JPMorgan reported that the US missed out by about 250,000 barrels per day (about 15% of the country’s total oil production), while the Permian Basin was hardest hit, with the Bakken Field and Oklahoma seeing severe declines.
Gulf Coast refineries are also facing problems due to the cold temperatures.
Cold weather is impacting both production and refining, leading to a significant decline in crude oil reserves.
In Kazakhstan, the Energy Ministry confirmed that oil production had resumed at the Tengiz oil field, with the Caspian Pipeline Consortium also saying it was back to full loading capacity at its Black Sea terminal.
Due to severe power cuts, oil production in Kazakhstan almost came to a halt for 10 days.
However, industry experts say production volumes are still below the levels recorded before the disruption.
JPMorgan expects the Tengiz oilfield to remain offline until January.
The OPEC+ alliance is scheduled to meet on Sunday, February 1. The cartel had earlier decided to maintain a freeze on production growth for the first quarter of 2026. Reports indicate that the group is set to maintain the existing moratorium.

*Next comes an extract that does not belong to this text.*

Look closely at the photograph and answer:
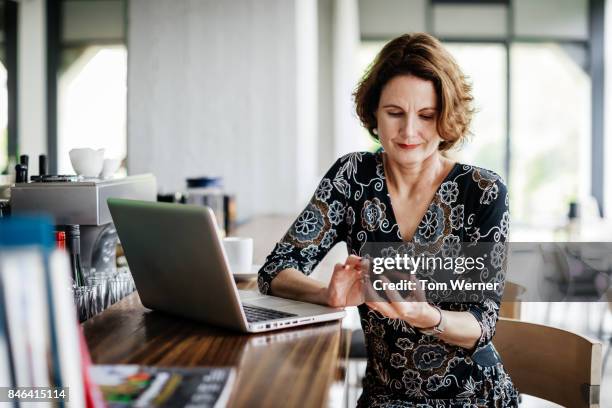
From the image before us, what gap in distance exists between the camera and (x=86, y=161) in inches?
75.1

While various international agencies have projected excess oil supply into 2026, the December inventory count for China showed that crude oil reserves rose to 2.67 million barrels per day from 1.88 million bpd in November.
Although China does not disclose the amount of crude oil it holds for strategic or commercial inventory reserves, experts estimate that China has absorbed excess crude oil.
The US Energy Information Administration will release its inventory data tomorrow.
The US Federal Open Market Committee is meeting today and tomorrow.
The US Federal Reserve is set to announce its decision on interest rates at the conclusion of the meeting on Wednesday.
Markets expect the Fed to maintain current rates (at 3.50% to 3.75%) and take time until the next meeting to analyze the trajectory of the economy before deciding whether to cut or raise rates.
The US Dollar Index was last seen trading at 96.22, down 0.82 (0.85%).